**STATED PROBLEM**
Please gather every line of the listing below that contains the word "gray" and copy each one in full. Case counts.

───── DATASET EXTRACT

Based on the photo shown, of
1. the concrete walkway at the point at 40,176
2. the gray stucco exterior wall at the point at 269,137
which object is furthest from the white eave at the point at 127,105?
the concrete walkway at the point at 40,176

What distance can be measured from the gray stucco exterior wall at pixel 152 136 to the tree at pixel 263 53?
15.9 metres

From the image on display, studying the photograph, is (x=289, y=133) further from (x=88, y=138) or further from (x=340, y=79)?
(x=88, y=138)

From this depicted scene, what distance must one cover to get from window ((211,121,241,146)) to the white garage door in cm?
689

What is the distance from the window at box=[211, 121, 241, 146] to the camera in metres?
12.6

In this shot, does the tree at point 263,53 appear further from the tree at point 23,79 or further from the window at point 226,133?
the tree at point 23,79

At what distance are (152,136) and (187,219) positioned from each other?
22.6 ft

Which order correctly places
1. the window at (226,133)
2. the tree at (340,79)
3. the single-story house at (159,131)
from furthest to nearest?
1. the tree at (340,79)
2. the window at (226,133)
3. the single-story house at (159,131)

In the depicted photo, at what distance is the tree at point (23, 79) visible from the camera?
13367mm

──────────
───── DATASET EXTRACT

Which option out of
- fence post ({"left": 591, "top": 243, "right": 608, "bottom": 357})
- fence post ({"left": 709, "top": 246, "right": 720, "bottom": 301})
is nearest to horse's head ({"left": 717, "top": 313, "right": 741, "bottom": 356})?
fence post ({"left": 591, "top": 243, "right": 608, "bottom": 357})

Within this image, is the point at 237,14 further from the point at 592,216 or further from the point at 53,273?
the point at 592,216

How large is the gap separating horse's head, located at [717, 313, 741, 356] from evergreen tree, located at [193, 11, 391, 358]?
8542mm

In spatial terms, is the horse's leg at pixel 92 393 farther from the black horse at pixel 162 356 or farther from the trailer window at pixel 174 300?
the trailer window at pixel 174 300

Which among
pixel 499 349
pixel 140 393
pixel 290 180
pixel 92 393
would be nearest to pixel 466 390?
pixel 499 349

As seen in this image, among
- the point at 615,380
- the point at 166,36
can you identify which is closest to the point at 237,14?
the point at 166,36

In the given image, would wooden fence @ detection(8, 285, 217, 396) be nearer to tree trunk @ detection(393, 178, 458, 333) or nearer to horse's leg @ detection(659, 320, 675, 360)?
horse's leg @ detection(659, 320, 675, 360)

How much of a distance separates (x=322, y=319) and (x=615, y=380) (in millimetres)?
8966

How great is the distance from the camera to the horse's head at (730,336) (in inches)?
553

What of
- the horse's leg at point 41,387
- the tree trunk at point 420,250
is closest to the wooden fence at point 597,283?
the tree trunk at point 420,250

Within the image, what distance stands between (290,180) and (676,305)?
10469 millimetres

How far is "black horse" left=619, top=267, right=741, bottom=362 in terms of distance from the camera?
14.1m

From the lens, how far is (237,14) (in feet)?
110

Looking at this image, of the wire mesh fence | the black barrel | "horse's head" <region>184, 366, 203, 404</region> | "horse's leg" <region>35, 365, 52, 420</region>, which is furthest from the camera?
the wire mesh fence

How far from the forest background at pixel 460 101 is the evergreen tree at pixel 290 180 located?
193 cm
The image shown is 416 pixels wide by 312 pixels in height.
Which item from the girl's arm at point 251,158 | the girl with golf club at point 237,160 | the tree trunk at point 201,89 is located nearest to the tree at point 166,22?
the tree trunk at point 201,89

──────────

**THE SOLUTION**
2. the gray stucco exterior wall at the point at 269,137
What distance can be measured from the gray stucco exterior wall at pixel 152 136 to the tree at pixel 263 53?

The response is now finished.